HOW TO COMPLETE THIS TASK
Though the records contain pictures, copy none of them; repeat exactly the lines from the one with "14 Toepassing van" to the end.
[Opening TASK INPUTS section]
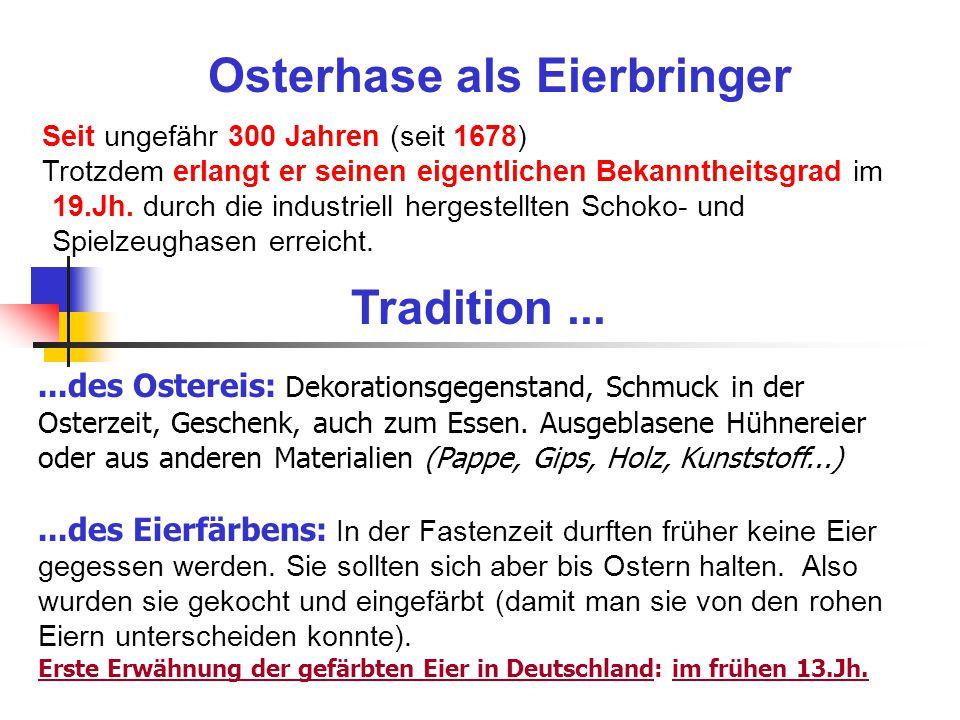 Osterhase als Eierbringer Seit ungefähr 300 Jahren (seit 1678) Trotzdem erlangt er seinen eigentlichen Bekanntheitsgrad im 19.Jh.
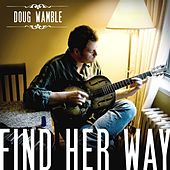 Find Her Way by Doug Wamble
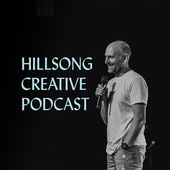 Great Podcasts for Creatives - Hillsong Creative Podcast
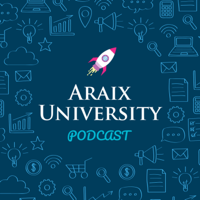 Araix University Podcast podcast
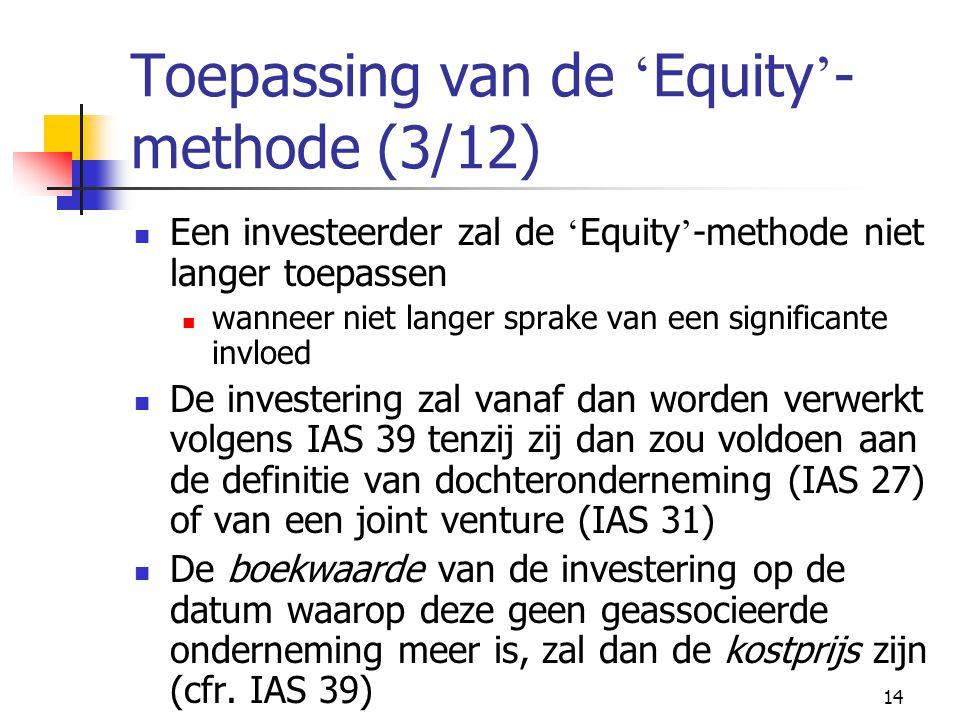 14 Toepassing van de ' Equity ' - methode (3/12)  Een investeerder zal de ' Equity ' -methode niet langer toepassen  wanneer niet langer sprake van een significante invloed  De investering zal vanaf dan worden verwerkt volgens IAS 39 tenzij zij dan zou voldoen aan de definitie van dochteronderneming (IAS 27) of van een joint venture (IAS 31)  De boekwaarde van de investering op de datum waarop deze geen geassocieerde onderneming meer is, zal dan de kostprijs zijn (cfr.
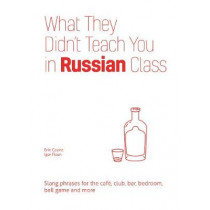 What They Didn't Teach You In Russian Class: Slang Phrases for the Cafe, Club, Bar, Bedroom, Ball Game and More by Erin Coyne, 9781612436777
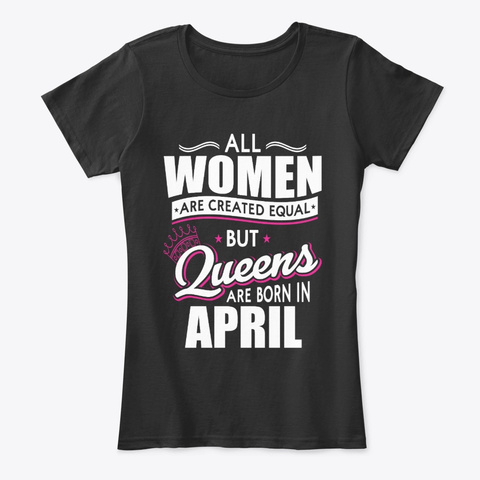 Queens Are Born In April Black T-Shirt Front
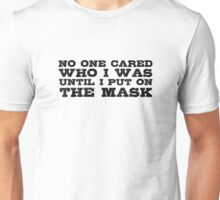 Batman Bane Dark knight Movie Quote Tom Hardy The dark knight rises Unisex T-Shirt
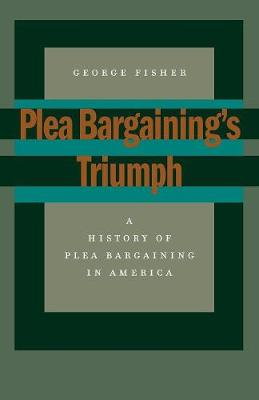Plea Bargaining's Triumph by George Fisher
[Closing TASK INPUTS section]
RESULT
 14 Toepassing van de ' Equity ' - methode (3/12)  Een investeerder zal de ' Equity ' -methode niet langer toepassen  wanneer niet langer sprake van een significante invloed  De investering zal vanaf dan worden verwerkt volgens IAS 39 tenzij zij dan zou voldoen aan de definitie van dochteronderneming (IAS 27) of van een joint venture (IAS 31)  De boekwaarde van de investering op de datum waarop deze geen geassocieerde onderneming meer is, zal dan de kostprijs zijn (cfr.
 What They Didn't Teach You In Russian Class: Slang Phrases for the Cafe, Club, Bar, Bedroom, Ball Game and More by Erin Coyne, 9781612436777
 Queens Are Born In April Black T-Shirt Front
 Batman Bane Dark knight Movie Quote Tom Hardy The dark knight rises Unisex T-Shirt
Plea Bargaining's Triumph by George Fisher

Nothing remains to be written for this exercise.